Para comprender la magnitud de su miedo, basta con mirar hacia atrás. Los amores prohibidos no son algo nuevo en los palacios españoles. A comienzos del siglo XX, hubo mujeres que, como Ángela, desafiaron las normas para seguir al corazón. Una de ellas fue la condesa de la Vega del Pozo, criada en un ambiente de lujo y rigidez, prometida a los quince años a un marqués mucho mayor que ella. Pero un día, en una tertulia de su madre, conoció a un violinista. Y el sonido de aquellas cuerdas se convirtió en el eco de su libertad. Fingió estar enferma durante meses para poder verlo a escondidas, hasta que una noche de 1907 huyó del palacio en un carruaje junto a su amante.

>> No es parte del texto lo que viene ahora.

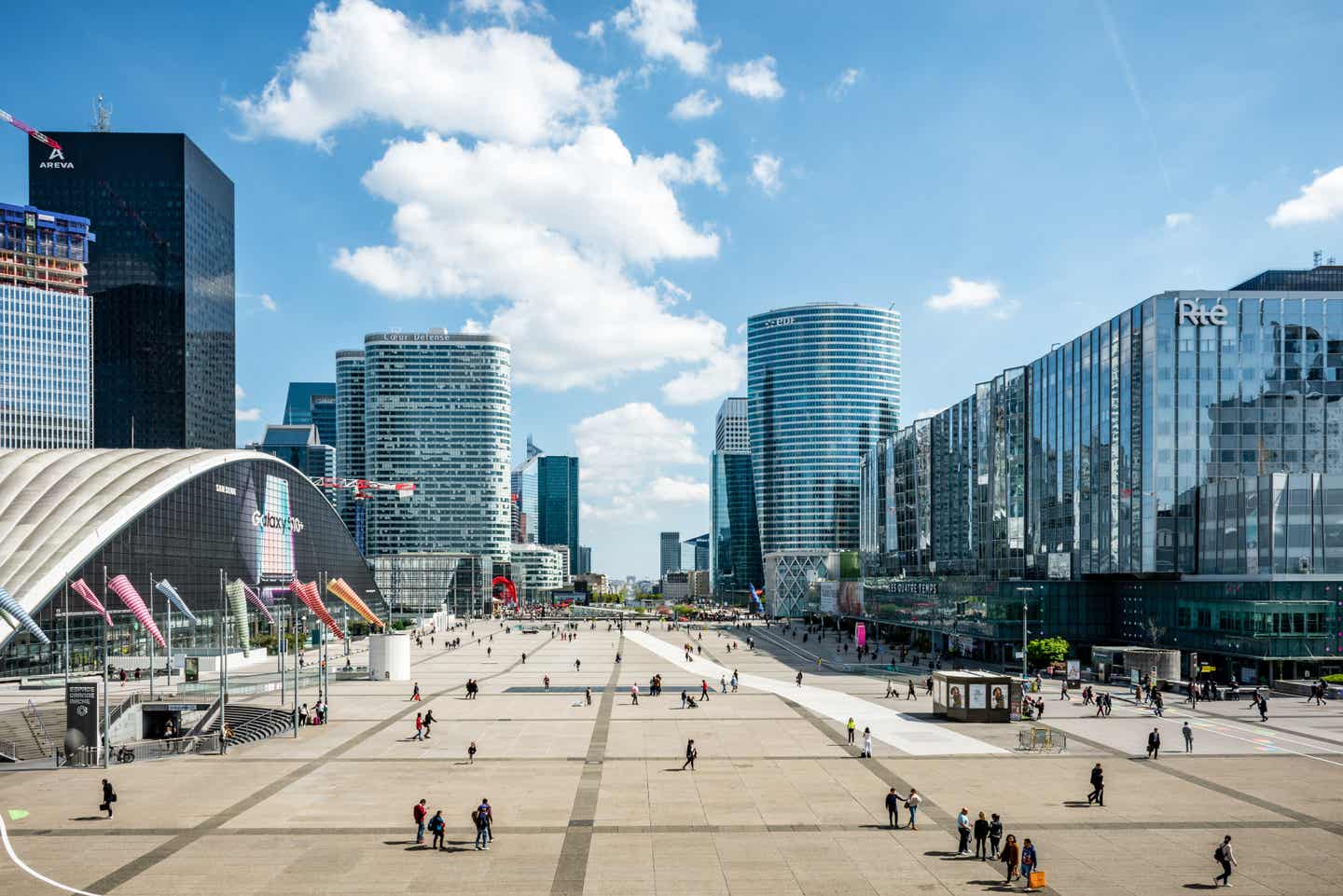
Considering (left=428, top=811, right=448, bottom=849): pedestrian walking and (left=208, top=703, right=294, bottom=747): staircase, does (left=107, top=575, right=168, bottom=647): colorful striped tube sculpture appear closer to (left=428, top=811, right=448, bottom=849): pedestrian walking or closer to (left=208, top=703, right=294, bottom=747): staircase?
(left=208, top=703, right=294, bottom=747): staircase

La prensa la llamó “la condesa descarriada”. Su familia la desheredó, su nombre fue borrado de los registros, pero ella no se rindió. Vivió en París, pobre, pero libre. En una época en la que la independencia femenina era un pecado, esa mujer se convirtió en leyenda.

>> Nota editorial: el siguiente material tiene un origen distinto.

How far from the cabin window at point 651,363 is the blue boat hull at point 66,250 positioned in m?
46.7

Y si esa historia suena escandalosa, espera a conocer la de la hija del marqués de Villaviciosa. Una jovencita que se enamoró del chófer de la familia. Un lector apasionado de novelas románticas, soñador, que le prometió un mundo más allá de los muros del palacio. Cuando el marqués descubrió las cartas que se enviaban, la encerró bajo llave. Pero una noche de 1909, la muchacha escapó con ayuda de las doncellas. Tomó un tren rumbo a Lisboa y al día siguiente los periódicos abrían con titulares sensacionalistas: “Fuga sentimental en casa del marqués.”

Se casaron en secreto y fundaron una empresa de automóviles en Oporto. Dicen que el marqués murió sin perdonarla, pero también dicen que ella fue feliz. Y quizás eso es lo que más aterra a Leocadia: que su hija Ángela, desafiando todo lo que ella ha construido, encuentre la libertad que ella nunca tuvo el valor de buscar.

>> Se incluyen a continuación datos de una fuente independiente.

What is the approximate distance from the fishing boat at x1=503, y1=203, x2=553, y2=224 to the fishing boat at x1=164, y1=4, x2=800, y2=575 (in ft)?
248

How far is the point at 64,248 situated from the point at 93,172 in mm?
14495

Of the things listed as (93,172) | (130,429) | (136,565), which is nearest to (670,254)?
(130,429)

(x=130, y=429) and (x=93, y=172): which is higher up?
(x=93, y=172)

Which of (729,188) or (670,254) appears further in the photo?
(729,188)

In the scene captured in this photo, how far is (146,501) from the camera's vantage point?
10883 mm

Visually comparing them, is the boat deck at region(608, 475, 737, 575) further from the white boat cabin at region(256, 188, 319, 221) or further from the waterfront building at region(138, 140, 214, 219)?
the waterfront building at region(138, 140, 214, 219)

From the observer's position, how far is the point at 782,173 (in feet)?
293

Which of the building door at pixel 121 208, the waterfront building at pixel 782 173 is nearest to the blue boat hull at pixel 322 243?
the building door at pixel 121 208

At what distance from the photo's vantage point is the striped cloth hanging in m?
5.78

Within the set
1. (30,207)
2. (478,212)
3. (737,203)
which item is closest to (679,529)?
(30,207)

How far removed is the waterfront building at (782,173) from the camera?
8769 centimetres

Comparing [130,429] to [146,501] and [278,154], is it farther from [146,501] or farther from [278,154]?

Porque hay algo más profundo en su miedo que el simple temor a perderla. Leocadia teme que la historia se repita. Teme que su hija, al huir, acabe regresando embarazada, igual que ella misma lo hizo años atrás. En el último capítulo, la vimos confesarle a Ángela su temor por “su honra” si se marcha sola con Curro. Pero no se trata solo de reputación, sino de un pecado que todavía la persigue: el de haber sido madre soltera, el de haber traído al mundo a una hija sin poder nombrar al padre. Esa incógnita que los guionistas han sabido mantener en secreto podría ser la clave de todo.
Y aquí llega la pregunta que flota en el aire y que nadie se atreve a formular: si Curro es bastardo y Ángela también lo es, si ambos se aman, se casan y tienen hijos… ¿serán sus hijos también bastardos? Una pregunta incómoda, pero simbólica. En La Promesa, los bastardos no son solo hijos ilegítimos; representan a todos los que nacen fuera del privilegio, a los que deben luchar el doble por ser aceptados, a los que no encajan en un mundo de apariencias.
Tal vez esa sea la verdadera maldición de doña Leocadia: haber criado a una hija que, sin proponérselo, refleja sus mismos errores, sus mismas heridas, su misma rebeldía. La mujer que creía dominarlo todo está a punto de verse reflejada en el espejo de su propio pasado.
¿Podrá la postiza soportar ese peso o terminará perdiendo la razón? ¿Hasta dónde llegará para evitar que su hija cometa el mismo “pecado” que ella? Lo cierto es que los próximos capítulos prometen un torbellino de emociones, revelaciones y caídas.
Así que prepárate, porque el fin del control ha llegado y La Promesa está a punto de enfrentarse a su capítulo más humano, más trágico y más real.